Task set
A. From the text about S/2004 S 24, write out the passage from "- Eccentricity: 0.0846039" to "(to the ecliptic)", word for word.
B. For each statement below, say whether the S/2004 S 24 text agrees with it: (i) S/2004 S 24 is the outermost known prograde satellite of Saturn; (ii) its albedo of 0.04 is a measured value; (iii) its discovery was announced in October 2019. Answer yes or no for each, quoting the text's deciding words.
C. According to the S/2004 S 24 text, what is the moon's apparent magnitude?

Page text
=======
S/2004 S 24

Discovery
- Discovered by: Scott S. Sheppard David C. Jewitt Jan T. Kleyna
- Discovery date: 2019

Designations
- Alternative names: S8881b

Orbital characteristics
- Epoch 27 April 2019 (JD 2458600.5)
- Observation arc: 2.27 yr (830 d)
- Earliest precovery date: 12 December 2004
- Semi-major axis: 0.1530807 AU (22.90055 Gm)
- Eccentricity: 0.0846039
- Orbital period (sidereal): 3.545 yr (1,293.85 d)
- Mean anomaly: 169.90382°
- Mean motion: 0° 16^{m} 41.665^{s} / day
- Inclination: 35.53797° (to the ecliptic)
- Longitude of ascending node: 333.87854°
- Argument of perihelion: 48.98081°
- Satellite of: Saturn
- Group: Gallic group?

Physical characteristics
- Mean diameter: 3 km
- Albedo: 0.04 (assumed)
- Apparent magnitude: 25.2
- Absolute magnitude (H): 16.0

= S/2004 S 24 =

Moon of Saturn

S/2004 S 24 is a natural satellite of Saturn, and the outermost known prograde satellite. Its discovery was announced by Scott S. Sheppard, David C. Jewitt, and Jan Kleyna on October 7, 2019 from observations taken between December 12, 2004 and March 22, 2007.

S/2004 S 24 is about 3 kilometres in diameter, and orbits Saturn at an average distance of 22.901 million km in 1294.25 days, at an inclination of 35.5° to the ecliptic, in a prograde direction and with an eccentricity of 0.085. Due to its inclination being similar to members of the Gallic group, S/2004 S 24 could belong to the Gallic group. However, its orbit is much more distant, which puts this classification into question. It could very well be in a group of its own.
=======
Given entries
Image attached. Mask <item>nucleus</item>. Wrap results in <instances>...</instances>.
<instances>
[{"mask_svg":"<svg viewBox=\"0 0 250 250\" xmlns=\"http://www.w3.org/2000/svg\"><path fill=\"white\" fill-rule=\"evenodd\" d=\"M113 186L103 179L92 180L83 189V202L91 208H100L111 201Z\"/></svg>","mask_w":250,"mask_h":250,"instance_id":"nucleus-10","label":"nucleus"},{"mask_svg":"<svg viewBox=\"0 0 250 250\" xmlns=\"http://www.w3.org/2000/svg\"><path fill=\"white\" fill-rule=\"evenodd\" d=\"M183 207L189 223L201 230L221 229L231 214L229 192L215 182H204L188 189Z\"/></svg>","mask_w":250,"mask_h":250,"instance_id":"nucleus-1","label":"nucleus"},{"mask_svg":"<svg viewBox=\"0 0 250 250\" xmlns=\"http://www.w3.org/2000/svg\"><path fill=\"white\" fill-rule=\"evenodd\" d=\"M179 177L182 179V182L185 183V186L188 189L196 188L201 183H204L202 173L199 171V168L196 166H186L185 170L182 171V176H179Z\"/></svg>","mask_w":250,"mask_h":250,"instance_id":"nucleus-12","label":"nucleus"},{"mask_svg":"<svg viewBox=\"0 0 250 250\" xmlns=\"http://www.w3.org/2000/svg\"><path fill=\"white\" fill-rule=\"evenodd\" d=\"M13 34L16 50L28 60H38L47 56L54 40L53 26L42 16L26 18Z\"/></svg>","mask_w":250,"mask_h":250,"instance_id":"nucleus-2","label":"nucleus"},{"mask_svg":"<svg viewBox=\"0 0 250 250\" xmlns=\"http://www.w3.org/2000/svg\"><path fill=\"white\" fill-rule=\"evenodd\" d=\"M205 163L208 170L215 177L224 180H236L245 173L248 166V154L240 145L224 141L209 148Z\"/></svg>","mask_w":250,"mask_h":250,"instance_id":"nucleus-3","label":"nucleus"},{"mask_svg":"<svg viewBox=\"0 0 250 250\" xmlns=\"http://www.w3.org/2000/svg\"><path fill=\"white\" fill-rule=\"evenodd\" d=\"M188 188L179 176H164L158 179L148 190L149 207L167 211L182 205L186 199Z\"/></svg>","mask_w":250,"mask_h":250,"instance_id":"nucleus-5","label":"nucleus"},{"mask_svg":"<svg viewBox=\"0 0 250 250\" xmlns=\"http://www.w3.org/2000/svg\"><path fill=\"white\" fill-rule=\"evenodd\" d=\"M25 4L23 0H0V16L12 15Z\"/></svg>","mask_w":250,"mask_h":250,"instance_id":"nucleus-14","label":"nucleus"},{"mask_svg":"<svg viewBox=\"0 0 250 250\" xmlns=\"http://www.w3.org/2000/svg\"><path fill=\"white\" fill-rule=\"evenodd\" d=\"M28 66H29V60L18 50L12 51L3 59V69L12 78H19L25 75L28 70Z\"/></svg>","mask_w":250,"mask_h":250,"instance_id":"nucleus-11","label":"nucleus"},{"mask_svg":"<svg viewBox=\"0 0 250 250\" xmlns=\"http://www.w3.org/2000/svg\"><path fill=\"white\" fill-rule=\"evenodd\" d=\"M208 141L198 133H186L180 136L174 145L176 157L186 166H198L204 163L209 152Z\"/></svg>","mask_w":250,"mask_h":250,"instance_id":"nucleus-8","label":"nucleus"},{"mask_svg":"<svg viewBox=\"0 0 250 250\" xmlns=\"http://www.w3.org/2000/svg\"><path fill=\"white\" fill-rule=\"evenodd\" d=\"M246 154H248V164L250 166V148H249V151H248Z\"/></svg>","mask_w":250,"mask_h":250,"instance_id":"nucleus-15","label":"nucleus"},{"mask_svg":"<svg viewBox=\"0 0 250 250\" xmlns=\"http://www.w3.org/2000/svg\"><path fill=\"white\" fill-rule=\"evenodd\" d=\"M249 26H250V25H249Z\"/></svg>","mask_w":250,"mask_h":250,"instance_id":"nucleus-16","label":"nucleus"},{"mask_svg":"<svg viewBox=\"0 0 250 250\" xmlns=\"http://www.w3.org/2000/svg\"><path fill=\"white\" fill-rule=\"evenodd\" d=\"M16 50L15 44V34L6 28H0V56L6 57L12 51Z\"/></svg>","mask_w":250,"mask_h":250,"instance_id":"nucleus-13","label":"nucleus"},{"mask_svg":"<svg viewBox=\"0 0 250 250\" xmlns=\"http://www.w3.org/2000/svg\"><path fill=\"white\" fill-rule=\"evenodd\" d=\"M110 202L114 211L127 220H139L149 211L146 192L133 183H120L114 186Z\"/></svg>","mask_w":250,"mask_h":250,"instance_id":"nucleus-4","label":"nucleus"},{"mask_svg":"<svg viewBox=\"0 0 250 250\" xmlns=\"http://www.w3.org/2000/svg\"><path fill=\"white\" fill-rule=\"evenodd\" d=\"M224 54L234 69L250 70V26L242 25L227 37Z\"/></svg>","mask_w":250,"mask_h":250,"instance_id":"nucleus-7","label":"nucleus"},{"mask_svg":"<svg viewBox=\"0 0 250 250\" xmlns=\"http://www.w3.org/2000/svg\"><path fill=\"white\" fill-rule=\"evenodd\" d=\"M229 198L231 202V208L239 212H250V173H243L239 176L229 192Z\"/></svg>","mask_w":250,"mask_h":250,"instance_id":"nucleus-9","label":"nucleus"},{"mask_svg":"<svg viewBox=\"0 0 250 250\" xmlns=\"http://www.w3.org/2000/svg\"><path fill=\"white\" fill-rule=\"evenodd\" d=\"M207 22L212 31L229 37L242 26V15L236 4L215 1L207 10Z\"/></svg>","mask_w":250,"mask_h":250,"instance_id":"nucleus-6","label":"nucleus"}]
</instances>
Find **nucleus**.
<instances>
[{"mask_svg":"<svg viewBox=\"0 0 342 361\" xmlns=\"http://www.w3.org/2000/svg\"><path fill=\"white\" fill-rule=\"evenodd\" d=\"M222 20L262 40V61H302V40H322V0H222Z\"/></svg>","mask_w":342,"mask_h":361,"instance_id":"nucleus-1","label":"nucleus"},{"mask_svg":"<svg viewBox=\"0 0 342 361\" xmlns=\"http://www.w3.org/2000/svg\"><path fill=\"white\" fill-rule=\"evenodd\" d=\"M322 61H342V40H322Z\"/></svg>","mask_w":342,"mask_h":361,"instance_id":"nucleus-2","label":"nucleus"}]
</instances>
=======
Answers given
A.
- Eccentricity: 0.0846039
- Orbital period (sidereal): 3.545 yr (1,293.85 d)
- Mean anomaly: 169.90382°
- Mean motion: 0° 16^{m} 41.665^{s} / day
- Inclination: 35.53797° (to the ecliptic)

B.
(i) Yes: "the outermost known prograde satellite."
(ii) No: "Albedo: 0.04 (assumed)."
(iii) Yes: "on October 7, 2019."

C. 25.2